Build an interactive product viewer where customers can rotate and inspect 3D models from any angle.
Create a data visualization with depth and spatial relationships, like a 3D scatter plot or network graph.
Develop a browser-based game or interactive experience with 3D environments and moving objects.
Build an augmented reality or virtual reality experience that runs directly in a web browser.
three.js is a JavaScript library for creating and displaying three-dimensional graphics inside a web browser. The problem it solves is that drawing 3D content from scratch with browser APIs is very low-level and verbose; three.js wraps that complexity in a friendlier set of building blocks so developers can put 3D scenes on a web page without writing raw graphics code. The way it works follows the standard pieces of a 3D scene. You create a scene, which is the world your objects live in, and a camera that defines what part of the world is visible. You add objects to the scene built from a geometry, which is the shape, and a material, which is what the surface looks like. A renderer then draws everything to the page on every animation frame, and you change object properties like rotation over time to make things move.
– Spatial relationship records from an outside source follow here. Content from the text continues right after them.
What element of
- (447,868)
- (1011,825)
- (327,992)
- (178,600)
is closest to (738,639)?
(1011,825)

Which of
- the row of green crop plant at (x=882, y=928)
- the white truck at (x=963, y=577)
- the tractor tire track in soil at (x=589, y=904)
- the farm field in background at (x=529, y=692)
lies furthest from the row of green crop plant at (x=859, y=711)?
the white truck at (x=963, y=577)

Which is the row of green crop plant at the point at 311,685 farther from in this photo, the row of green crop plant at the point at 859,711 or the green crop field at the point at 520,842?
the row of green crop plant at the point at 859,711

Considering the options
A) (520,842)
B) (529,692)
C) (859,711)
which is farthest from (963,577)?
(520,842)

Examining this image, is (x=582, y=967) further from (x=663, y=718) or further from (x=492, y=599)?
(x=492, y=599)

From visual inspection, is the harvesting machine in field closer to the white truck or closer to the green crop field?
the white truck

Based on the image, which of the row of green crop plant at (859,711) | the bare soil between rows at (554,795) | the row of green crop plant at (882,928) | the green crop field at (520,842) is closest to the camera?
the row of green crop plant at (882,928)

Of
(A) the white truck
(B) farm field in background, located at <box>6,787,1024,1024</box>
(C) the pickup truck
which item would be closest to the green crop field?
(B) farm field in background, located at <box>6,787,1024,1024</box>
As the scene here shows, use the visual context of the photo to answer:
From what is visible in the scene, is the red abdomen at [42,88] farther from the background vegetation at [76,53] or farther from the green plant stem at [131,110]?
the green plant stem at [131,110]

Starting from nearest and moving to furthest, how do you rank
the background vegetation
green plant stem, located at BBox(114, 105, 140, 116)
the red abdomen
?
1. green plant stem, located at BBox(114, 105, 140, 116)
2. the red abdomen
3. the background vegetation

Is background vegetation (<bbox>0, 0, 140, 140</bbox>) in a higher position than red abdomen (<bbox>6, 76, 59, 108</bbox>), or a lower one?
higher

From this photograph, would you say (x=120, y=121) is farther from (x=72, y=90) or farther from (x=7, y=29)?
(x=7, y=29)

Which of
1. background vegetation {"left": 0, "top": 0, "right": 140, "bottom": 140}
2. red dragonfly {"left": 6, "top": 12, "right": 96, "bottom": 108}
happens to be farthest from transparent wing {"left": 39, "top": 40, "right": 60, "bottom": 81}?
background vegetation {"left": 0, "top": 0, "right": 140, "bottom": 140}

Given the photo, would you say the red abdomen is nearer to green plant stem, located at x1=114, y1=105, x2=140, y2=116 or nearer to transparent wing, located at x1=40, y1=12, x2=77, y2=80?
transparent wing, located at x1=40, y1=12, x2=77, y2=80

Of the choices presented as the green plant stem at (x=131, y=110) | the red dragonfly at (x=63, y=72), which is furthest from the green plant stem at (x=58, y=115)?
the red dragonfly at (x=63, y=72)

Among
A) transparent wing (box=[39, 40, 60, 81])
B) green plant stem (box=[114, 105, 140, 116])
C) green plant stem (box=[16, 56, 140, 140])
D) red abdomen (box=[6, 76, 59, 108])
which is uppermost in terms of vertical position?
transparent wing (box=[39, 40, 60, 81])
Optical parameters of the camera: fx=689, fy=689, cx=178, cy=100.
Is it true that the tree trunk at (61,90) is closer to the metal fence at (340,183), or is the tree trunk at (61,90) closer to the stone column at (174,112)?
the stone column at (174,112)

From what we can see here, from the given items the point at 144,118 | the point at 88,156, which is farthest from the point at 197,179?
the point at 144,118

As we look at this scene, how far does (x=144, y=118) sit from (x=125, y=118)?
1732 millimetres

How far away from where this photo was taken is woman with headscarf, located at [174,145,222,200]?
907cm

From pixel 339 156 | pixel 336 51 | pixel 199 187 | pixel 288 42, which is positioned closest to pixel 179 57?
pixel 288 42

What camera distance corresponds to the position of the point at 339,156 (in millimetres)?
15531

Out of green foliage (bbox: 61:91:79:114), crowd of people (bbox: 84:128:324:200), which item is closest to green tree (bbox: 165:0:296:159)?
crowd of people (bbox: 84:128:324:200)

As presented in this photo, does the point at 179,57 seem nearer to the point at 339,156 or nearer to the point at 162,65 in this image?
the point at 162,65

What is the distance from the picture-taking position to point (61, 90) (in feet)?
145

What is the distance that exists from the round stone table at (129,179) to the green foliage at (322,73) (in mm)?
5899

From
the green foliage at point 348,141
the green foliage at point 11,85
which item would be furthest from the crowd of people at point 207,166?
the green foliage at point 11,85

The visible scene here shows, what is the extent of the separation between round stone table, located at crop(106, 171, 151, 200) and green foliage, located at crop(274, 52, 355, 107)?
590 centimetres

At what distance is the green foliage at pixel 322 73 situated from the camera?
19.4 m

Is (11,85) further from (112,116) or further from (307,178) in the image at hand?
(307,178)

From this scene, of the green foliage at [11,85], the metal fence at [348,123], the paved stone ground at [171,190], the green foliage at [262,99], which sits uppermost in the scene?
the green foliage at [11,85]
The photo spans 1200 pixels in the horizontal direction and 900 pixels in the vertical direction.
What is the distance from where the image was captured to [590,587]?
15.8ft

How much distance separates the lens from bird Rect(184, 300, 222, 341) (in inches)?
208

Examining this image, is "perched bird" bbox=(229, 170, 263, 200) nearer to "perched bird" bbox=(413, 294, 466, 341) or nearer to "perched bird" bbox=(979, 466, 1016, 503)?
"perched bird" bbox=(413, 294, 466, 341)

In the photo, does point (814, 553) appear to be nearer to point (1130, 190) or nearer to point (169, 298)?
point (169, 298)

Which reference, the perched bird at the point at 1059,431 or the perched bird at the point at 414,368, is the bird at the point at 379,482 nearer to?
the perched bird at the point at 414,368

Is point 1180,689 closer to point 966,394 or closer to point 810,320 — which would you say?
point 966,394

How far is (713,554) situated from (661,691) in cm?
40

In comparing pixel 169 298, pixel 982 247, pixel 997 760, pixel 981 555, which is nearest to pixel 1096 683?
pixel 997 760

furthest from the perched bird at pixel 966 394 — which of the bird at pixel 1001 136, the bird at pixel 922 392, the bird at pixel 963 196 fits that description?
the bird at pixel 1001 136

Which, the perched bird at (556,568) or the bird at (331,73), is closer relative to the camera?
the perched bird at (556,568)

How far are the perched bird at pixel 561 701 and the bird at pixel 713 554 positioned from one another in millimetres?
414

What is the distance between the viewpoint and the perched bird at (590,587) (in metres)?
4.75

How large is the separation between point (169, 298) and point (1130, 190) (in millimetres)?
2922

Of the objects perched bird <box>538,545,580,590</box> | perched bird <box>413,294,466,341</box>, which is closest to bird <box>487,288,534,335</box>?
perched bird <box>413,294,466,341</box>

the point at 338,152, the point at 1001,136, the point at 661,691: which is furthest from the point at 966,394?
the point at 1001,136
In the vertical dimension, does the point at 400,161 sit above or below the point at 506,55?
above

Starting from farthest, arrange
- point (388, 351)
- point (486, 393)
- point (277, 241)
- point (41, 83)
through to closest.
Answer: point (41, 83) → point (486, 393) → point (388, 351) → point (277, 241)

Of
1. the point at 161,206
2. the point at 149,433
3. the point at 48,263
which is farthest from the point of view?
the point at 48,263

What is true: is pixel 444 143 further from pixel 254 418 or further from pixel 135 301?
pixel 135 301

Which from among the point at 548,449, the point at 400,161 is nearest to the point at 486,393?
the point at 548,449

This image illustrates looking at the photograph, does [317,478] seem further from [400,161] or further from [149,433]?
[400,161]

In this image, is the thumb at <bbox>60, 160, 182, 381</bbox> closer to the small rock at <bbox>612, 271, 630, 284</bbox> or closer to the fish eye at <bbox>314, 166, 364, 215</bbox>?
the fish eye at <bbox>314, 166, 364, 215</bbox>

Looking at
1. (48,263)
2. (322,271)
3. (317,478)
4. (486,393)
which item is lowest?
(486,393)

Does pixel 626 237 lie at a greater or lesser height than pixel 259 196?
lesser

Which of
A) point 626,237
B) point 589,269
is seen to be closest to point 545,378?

The README states the goal is an easy-to-use, lightweight, cross-browser, general-purpose 3D library. The current builds include WebGL and WebGPU renderers, with SVG and CSS3D renderers available as add-ons. The topics list mentions augmented reality, virtual reality, and Web Audio as related areas. You would use three.js when you want to put interactive 3D content on a website: a product viewer that lets visitors rotate an object, a data visualization with depth, an in-browser game, an architectural walkthrough, or an experimental art piece. The README points to extensive documentation, a manual, a large gallery of examples, and a community forum and Discord.
Generated 2026-05-18 · Model: sonnet-4-6 · Verify against the repo before relying on details.